Russian strikes destroyed the theatre in the town of Mariupol on Wednesday, March 17th. The fate of the people who had taken refuge in this easily identifiable public building was uncertain for a long time. Nearly a thousand people had taken shelter in the theatre, mainly women, children, and elderly people. Signals visible from the air to the Russian air force explicitly indicated that children were in the building.
The exact number of casualties is not known at present, but the worst was avoided because the population had moved to the basement of the theatre and was thus protected from the bombing. For several days, the clearing of debris has been underway, as well as the rescue of civilians. The Ukrainian authorities accused the Russian army of deliberately bombing the theatre, as they could not have been unaware that civilians were hiding there. The Russian authorities have vigorously denied this. Joe Biden’s accusations that Vladimir Putin was a “war criminal” came after the bombing of the theatre—at a time when it was feared that all the people hiding in the theatre had died.
The Italian government, through the Minister of Culture Dario Franceschini, announced its decision to finance the reconstruction of the Mariupol theatre as it was: “Theatres of all countries belong to the whole of humanity,” he explained on his Twitter account.

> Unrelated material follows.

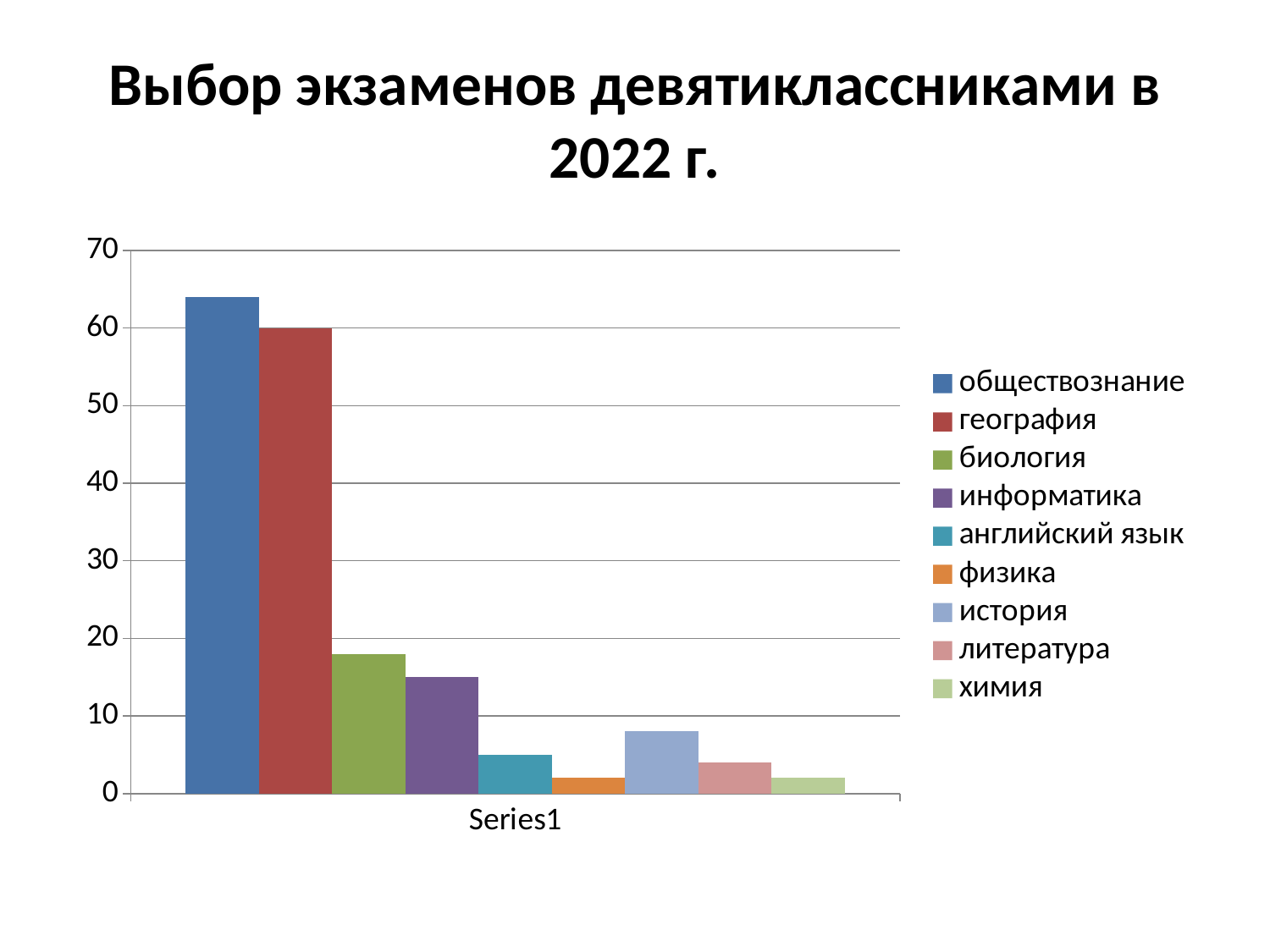
Is the value for история greater or less than 10? less Is the value for информатика greater or less than 10? greater What is the title of the chart? Выбор экзаменов девятиклассниками в 2022 г. Which subject has the highest bar? обществознание What type of chart is shown on the slide? bar chart Which is larger, the value for биология or the value for информатика? биология Is the value for обществознание greater or less than 60? greater How many entries does the legend list? 9 How many bars are plotted in the chart? 9 What is the value for география? 60 Which is larger, the value for история or the value for английский язык? история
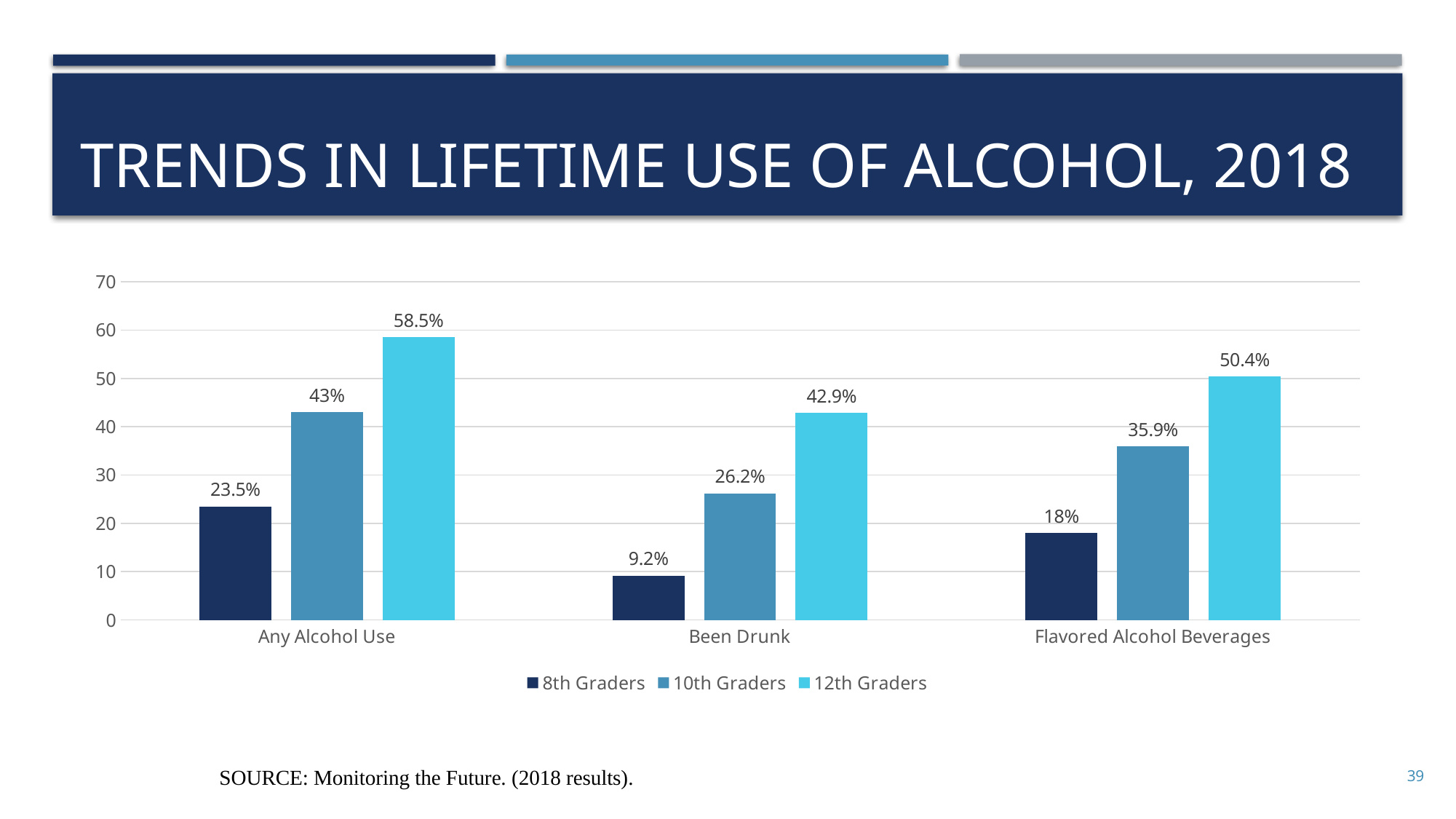
Which category has the highest value for 8th Graders? Any Alcohol Use Which is larger: the 10th Graders value for Any Alcohol Use or the 12th Graders value for Been Drunk? 10th Graders value for Any Alcohol Use How many series does the legend list? 3 What is the difference between the 12th Graders and 8th Graders values for Been Drunk? 33.7% What is the value for 12th Graders in the Any Alcohol Use category? 58.5% Which category has the lowest value for 12th Graders? Been Drunk Is the value for 12th Graders in Flavored Alcohol Beverages greater or less than 50? greater What is the value for 10th Graders in the Flavored Alcohol Beverages category? 35.9% What kind of chart is shown on the slide? Bar chart What is the value for 8th Graders in the Been Drunk category? 9.2% What is the title of the chart on the slide? TRENDS IN LIFETIME USE OF ALCOHOL, 2018 How many categories are shown on the x axis? 3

Italy has suffered the destruction of several of its emblematic theatres in the past. The Scala in Milan was razed by bombing in 1943, following Anglo-American air raids. In 1996, the famous La Fenice theatre in Venice also went up in flames—this time due to an accidental fire. Italy knows therefore more than any other country how these cultural buildings are part of both national identity and world heritage.
President Zelensky in turn warmly welcomed Franceschini’s proposal.